ASSIGNMENT: Write out each record exactly as given, but do not include the pictures.

☆ ☆ ☆

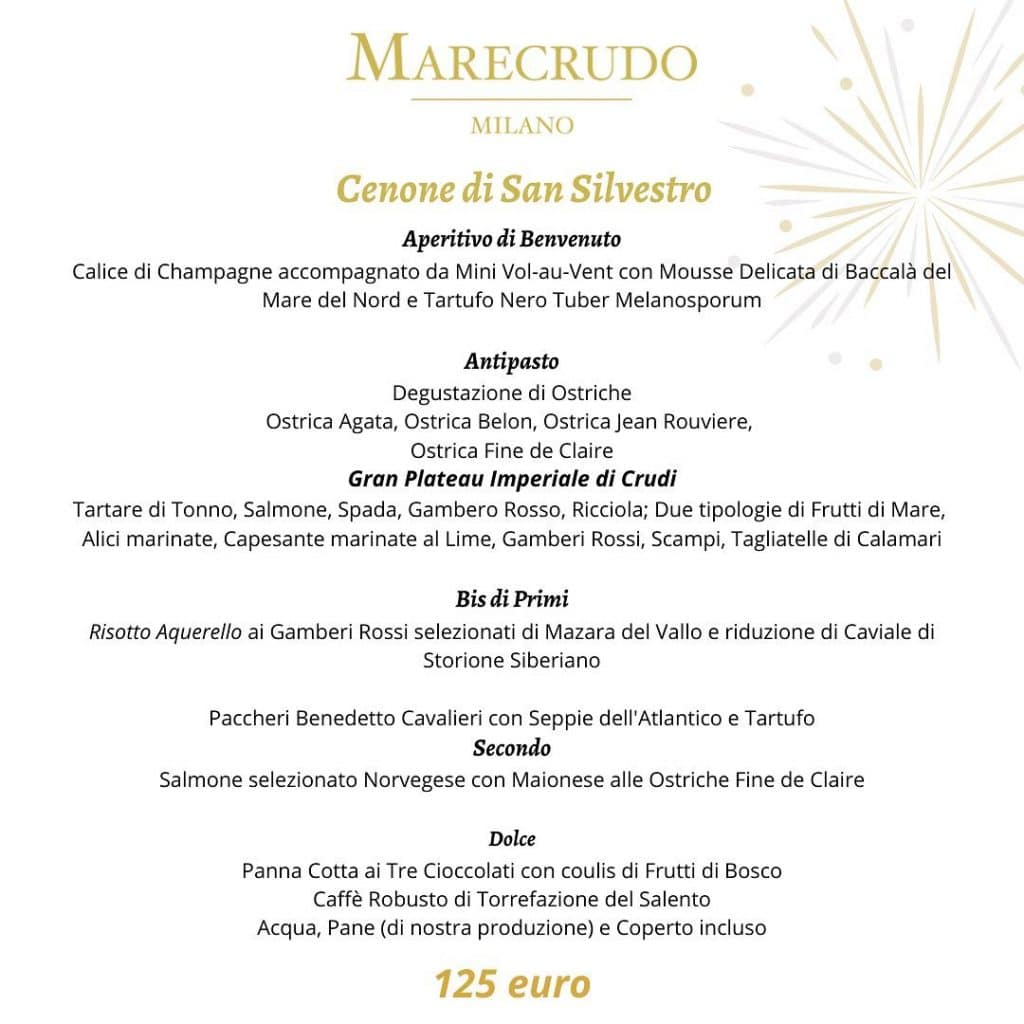 MARECRUDO

MILANO

Cenone di San Silvestro

Aperitivo di Benvenuto

Calice di Champagne accompagnato da Mini Vol-au-Vent con Mousse Delicata di Baccalà del Mare del Nord e Tartufo Nero Tuber Melanosporum

Antipasto

Degustazione di Ostriche
Ostrica Agata, Ostrica Belon, Ostrica Jean Rouviere,
Ostrica Fine de Claire

Gran Plateau Imperiale di Crudi

Tartare di Tonno, Salmone, Spada, Gambero Rosso, Ricciola; Due tipologie di Frutti di Mare, Alici marinate, Capesante marinate al Lime, Gamberi Rossi, Scampi, Tagliatelle di Calamari

Bis di Primi

Risotto Aquerello ai Gamberi Rossi selezionati di Mazara del Vallo e riduzione di Caviale di Storione Siberiano

Paccheri Benedetto Cavalieri con Seppie dell'Atlantico e Tartufo

Secondo

Salmone selezionato Norvegese con Maionese alle Ostriche Fine de Claire

Dolce

Panna Cotta ai Tre Cioccolati con coulis di Frutti di Bosco
Caffè Robusto di Torrefazione del Salento
Acqua, Pane (di nostra produzione) e Coperto incluso

125 euro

☆ ☆ ☆

SOLUTION TO THE EXERCISE:
 MARECRUDO

MILANO

Cenone di San Silvestro

Aperitivo di Benvenuto

Calice di Champagne accompagnato da Mini Vol-au-Vent con Mousse Delicata di Baccalà del Mare del Nord e Tartufo Nero Tuber Melanosporum

Antipasto

Degustazione di Ostriche
Ostrica Agata, Ostrica Belon, Ostrica Jean Rouviere,
Ostrica Fine de Claire

Gran Plateau Imperiale di Crudi

Tartare di Tonno, Salmone, Spada, Gambero Rosso, Ricciola; Due tipologie di Frutti di Mare, Alici marinate, Capesante marinate al Lime, Gamberi Rossi, Scampi, Tagliatelle di Calamari

Bis di Primi

Risotto Aquerello ai Gamberi Rossi selezionati di Mazara del Vallo e riduzione di Caviale di Storione Siberiano

Paccheri Benedetto Cavalieri con Seppie dell'Atlantico e Tartufo

Secondo

Salmone selezionato Norvegese con Maionese alle Ostriche Fine de Claire

Dolce

Panna Cotta ai Tre Cioccolati con coulis di Frutti di Bosco
Caffè Robusto di Torrefazione del Salento
Acqua, Pane (di nostra produzione) e Coperto incluso

125 euro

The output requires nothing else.